Se o barulho dos caminhões, as buzinas dos carros e a agitação das estradas já são suficientes para irritar os seres humanos, imagine o efeito que isso pode ter sobre os pássaros. Pesquisadores descobriram que o som do trânsito não só incomoda, mas também pode deixar os pássaros mais agressivos. Um estudo recente, publicado na revista Animal Behaviour, revelou que machos de toutinegra-amarela de Galápagos que vivem próximos a estradas movimentadas apresentam comportamentos mais hostis quando expostos ao canto de outros machos em meio ao ruído do tráfego.

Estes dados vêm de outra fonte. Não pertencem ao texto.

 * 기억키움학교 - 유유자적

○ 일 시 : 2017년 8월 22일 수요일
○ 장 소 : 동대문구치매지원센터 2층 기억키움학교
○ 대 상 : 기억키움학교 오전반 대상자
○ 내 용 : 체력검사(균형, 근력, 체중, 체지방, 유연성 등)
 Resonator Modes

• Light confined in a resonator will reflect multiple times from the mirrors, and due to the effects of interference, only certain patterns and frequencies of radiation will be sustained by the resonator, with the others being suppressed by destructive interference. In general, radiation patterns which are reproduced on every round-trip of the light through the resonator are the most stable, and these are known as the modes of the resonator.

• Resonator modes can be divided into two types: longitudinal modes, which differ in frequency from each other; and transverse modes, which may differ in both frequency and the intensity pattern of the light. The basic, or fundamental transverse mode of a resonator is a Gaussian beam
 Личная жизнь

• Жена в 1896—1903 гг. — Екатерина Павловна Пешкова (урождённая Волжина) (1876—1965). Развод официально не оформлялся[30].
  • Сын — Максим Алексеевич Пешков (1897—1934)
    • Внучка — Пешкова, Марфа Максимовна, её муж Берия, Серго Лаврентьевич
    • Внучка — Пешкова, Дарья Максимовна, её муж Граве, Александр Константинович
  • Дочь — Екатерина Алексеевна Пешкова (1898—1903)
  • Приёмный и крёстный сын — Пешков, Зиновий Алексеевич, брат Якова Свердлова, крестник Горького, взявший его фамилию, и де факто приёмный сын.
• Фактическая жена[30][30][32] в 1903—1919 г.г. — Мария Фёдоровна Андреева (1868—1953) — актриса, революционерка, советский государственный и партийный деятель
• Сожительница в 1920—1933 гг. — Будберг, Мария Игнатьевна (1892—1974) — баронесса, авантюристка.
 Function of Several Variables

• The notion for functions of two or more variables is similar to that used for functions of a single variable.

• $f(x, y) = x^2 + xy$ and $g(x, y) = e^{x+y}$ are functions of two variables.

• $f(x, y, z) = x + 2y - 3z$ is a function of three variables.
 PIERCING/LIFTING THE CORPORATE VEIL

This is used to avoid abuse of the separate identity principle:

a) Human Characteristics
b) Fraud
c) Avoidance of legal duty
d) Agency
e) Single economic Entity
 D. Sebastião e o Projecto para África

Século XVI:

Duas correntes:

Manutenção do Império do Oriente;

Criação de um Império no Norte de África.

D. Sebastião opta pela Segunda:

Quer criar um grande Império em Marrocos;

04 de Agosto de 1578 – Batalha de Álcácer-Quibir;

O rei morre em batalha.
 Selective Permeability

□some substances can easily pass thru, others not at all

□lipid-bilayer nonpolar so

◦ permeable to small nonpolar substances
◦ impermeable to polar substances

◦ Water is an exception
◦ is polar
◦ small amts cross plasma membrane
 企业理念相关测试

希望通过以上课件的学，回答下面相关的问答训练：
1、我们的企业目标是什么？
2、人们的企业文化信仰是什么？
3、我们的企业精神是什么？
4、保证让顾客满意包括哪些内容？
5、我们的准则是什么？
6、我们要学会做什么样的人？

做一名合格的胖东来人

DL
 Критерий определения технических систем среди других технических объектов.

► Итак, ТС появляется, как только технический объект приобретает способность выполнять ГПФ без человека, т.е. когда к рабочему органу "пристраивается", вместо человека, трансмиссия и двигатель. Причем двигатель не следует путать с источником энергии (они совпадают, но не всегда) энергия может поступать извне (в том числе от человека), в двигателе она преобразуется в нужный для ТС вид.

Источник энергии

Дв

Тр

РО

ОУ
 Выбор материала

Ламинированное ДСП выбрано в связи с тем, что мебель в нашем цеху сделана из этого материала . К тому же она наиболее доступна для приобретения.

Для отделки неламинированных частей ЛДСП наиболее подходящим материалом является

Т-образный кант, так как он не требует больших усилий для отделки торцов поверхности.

A pesquisa, conduzida por uma equipe da Universidade Anglia Ruskin, sugere que o barulho do trânsito pode mascarar os cantos desses pássaros, que são usados para demarcar territórios e afastar intrusos. Quando a comunicação vocal é prejudicada, os pássaros tendem a adotar comportamentos mais agressivos, como voar em direção ao som e buscar confrontos físicos. “A comunicação geralmente evita a agressão física, mas, se ela não for possível devido ao ruído, os pássaros podem recorrer a comportamentos de risco que podem levar a brigas”, explicou o Dr. Çağlar Akçay, coautor do estudo.
O experimento
A equipe analisou o comportamento de 38 machos de toutinegra-amarela em duas ilhas de Galápagos: Santa Cruz, mais populosa e com maior tráfego, e Floreana, menos habitada e com menos ruído. Vinte pássaros viviam próximos a estradas, enquanto os outros 18 faziam ninhos longe do tráfego. Em seus territórios, os pesquisadores tocaram duas trilhas sonoras: uma com apenas o canto de outro macho e outra com o canto sobreposto ao som do trânsito.
Os resultados mostraram que os machos que viviam perto das estradas se comportavam de forma mais agressiva quando o ruído do tráfego estava presente, aproximando-se do alto-falante e buscando o “intruso”. Curiosamente, nem todos os pássaros cantavam ao se aproximar, o que sugere que estavam prontos para um confronto físico. “Se houvesse um pássaro de verdade em vez de um alto-falante, isso poderia resultar em uma luta”, destacou Akçay.
Já os machos que viviam longe das estradas mostraram menos agressividade na presença do ruído do trânsito, possivelmente porque o som desconhecido os assustava. Além disso, os pássaros de Santa Cruz, acostumados ao barulho, cantavam por mais tempo quando o tráfego era simulado, enquanto os de Floreana faziam o oposto.
Adaptação ao ruído
Os pesquisadores também observaram que os machos aumentaram ligeiramente as frequências mínimas de seus cantos quando o ruído do trânsito estava presente, possivelmente para facilitar a audição por outros pássaros. No entanto, apenas os machos que viviam longe das estradas aumentaram a frequência de pico de seus cantos, o que sugere que os pássaros próximos ao tráfego já cantavam na frequência ideal para superar o barulho.
Akçay levantou duas hipóteses para explicar esses comportamentos: ou os pássaros mais capazes de lidar com o ruído se estabeleceram perto das estradas, ou eles se adaptaram ao longo do tempo por viverem em áreas barulhentas. De qualquer forma, o estudo chama a atenção para os impactos da poluição sonora, mesmo em locais remotos como Galápagos.
“Mesmo uma pequena exposição ao trânsito parece ter efeitos significativos”, alertou Akçay. “Precisamos pensar sobre a poluição sonora e seu impacto nas espécies únicas de Galápagos.” O estudo reforça a necessidade de considerar os efeitos do ruído humano sobre a vida selvagem, especialmente em ecossistemas frágeis e biodiversos como o arquipélago de Galápagos.